Wednesday, February 25, 2015

According to this issue

Korean is a language that heavily uses topicalization, which is a process of letting your listener/reader know what the sentence is about, so that you don't have to have a subject later on. You could, for example, say, As for me, at 7:00 going to a party. We used to get on our Korean students for using In my case at the beginning of every sentence they made, but they did it because that's how you would set up a sentence in Korean. The basic method of setting up a sentence is different. It seemed to us English speakers that it was much more efficient (and natural) to simply say I am going to a party at 7:00. But we are using an entirely different system.

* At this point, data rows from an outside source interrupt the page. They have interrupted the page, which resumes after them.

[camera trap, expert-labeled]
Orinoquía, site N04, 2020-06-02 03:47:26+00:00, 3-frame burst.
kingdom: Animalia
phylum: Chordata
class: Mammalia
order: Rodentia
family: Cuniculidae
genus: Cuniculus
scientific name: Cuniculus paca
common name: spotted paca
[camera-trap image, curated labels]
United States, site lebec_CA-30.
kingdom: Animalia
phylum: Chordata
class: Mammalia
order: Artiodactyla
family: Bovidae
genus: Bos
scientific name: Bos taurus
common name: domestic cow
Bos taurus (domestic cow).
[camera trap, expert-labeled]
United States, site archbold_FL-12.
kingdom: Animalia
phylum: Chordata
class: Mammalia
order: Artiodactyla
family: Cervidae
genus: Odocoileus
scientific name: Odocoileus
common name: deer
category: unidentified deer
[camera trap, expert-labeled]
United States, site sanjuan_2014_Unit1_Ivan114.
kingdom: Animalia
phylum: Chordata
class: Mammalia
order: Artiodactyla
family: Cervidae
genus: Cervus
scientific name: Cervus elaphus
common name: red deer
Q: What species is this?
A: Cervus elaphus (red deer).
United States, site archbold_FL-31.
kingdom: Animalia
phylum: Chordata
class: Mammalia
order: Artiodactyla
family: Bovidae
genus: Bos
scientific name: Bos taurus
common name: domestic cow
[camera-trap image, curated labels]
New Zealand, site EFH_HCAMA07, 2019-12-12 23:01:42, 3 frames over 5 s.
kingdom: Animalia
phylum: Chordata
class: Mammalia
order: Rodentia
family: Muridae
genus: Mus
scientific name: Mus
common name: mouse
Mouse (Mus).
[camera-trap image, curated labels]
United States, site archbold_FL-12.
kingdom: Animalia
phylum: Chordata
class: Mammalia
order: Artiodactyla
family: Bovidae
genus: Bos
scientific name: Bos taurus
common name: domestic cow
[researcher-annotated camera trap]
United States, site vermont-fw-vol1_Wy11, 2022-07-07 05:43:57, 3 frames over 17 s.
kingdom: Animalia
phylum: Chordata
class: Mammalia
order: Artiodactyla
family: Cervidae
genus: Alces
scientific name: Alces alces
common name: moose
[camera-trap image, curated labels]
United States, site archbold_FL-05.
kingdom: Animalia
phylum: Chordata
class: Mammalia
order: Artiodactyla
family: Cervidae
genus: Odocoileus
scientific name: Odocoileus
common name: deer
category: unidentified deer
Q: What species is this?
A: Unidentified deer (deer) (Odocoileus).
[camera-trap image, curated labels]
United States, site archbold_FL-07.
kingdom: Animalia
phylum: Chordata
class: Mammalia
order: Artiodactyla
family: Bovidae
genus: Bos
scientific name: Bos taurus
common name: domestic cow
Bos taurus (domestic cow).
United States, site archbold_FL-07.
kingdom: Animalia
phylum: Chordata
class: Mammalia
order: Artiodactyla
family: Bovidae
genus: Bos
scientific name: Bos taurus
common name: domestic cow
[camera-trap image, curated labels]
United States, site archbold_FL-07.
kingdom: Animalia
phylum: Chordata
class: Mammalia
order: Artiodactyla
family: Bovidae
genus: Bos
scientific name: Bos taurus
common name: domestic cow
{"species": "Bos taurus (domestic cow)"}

So I was helping a Korean student the other day, and he had produced several sentences that said, in effect, According to this issue, the problem is x and y...I could see that this was in effect the same problem. The topic was the issue at hand, and he'd identified the topic. According to was the wrong expression; With respect to might have worked better; but the real problem was simply that it's very rare to even need to identify the topic in English; we have myriad other ways to put the reader's attention on a different topic. We tend not to use that way of establishing the topic.

The reason I mention this is that computers can't pick up the cultural preference of ways of alerting a reader to a new topic. The computer could make the According to expression grammatical; it could ensure that there was a noun after it, and that it wasn't the main structure of the sentence. But it couldn't tell him what it meant. And it couldn't tell him that in English one tends to establish the topic differently.

Machine translator grammarians are proud that they have been able to work in the grammar of concordances, such that their software will catch the fact that, for example, we generally say interested in rather than interested by or interested with. If the computer can catch the expression, or the opportunity, to put you on the same path as 90% of English speakers, then it has made your output make more sense to English readers and has made you a better writer. But if it's unable to get you to construct sentences differently, or it can't alert you to a subtle difference in what we take things to mean, then its job isn't done.

Our job as teachers is to do the jobs that computers can't do. We might take on the whole language and decide that it's best to teach students without ever using computers, and in this case we might be better off, because we're talking about the mindset of the person who sits down to write, and the tendency to start off in a certain way, or set up a sentence in a certain way. But our problem is that the student has had the computer with him/her for every moment of his/her learning, so the English he/she has been producing is already without the benefit of this direction of teaching, and this student is quite used to putting these topicalizing expressions in front of everything he/she creates, without the benefit of auto-correction essentially reminding him/her that it's inappropriate. It's similar to any habit-forming experience that basically had to be undone in the past.

We once had a group of Malaysian speakers who basically reported to us that 1) they spoke quite a bit of pidgin English in their lives before they had arrived in the US; and 2) in this form of English it was quite common to omit the -s ending in the process of matching subjects and verbs. It was difficult to convey to them how important this was in the construction of our language, when in fact, even if they were able to understand its importance, they were unable to undo years of bad-habit overlooking of the requirement. These days the computer automatically fixes the failure to match; it simply puts the -s on the verb and forces you to remove it deliberately. But what we are seeing is a higher level of bad habits, because students find it easier to create the basic sentences, allowing the computer to match subject and verb, and allowing the electronic dictionary to provide the necessary words; therefore they can make longer and more complex sentences that all have easily obtained, but not always appropriate, words. We might even mistake what they are doing for a very high level of sentence construction. It would be better understood as a high level of misguided sentence construction habits. And the computer doesn't recognize what it sees well enough to point that out.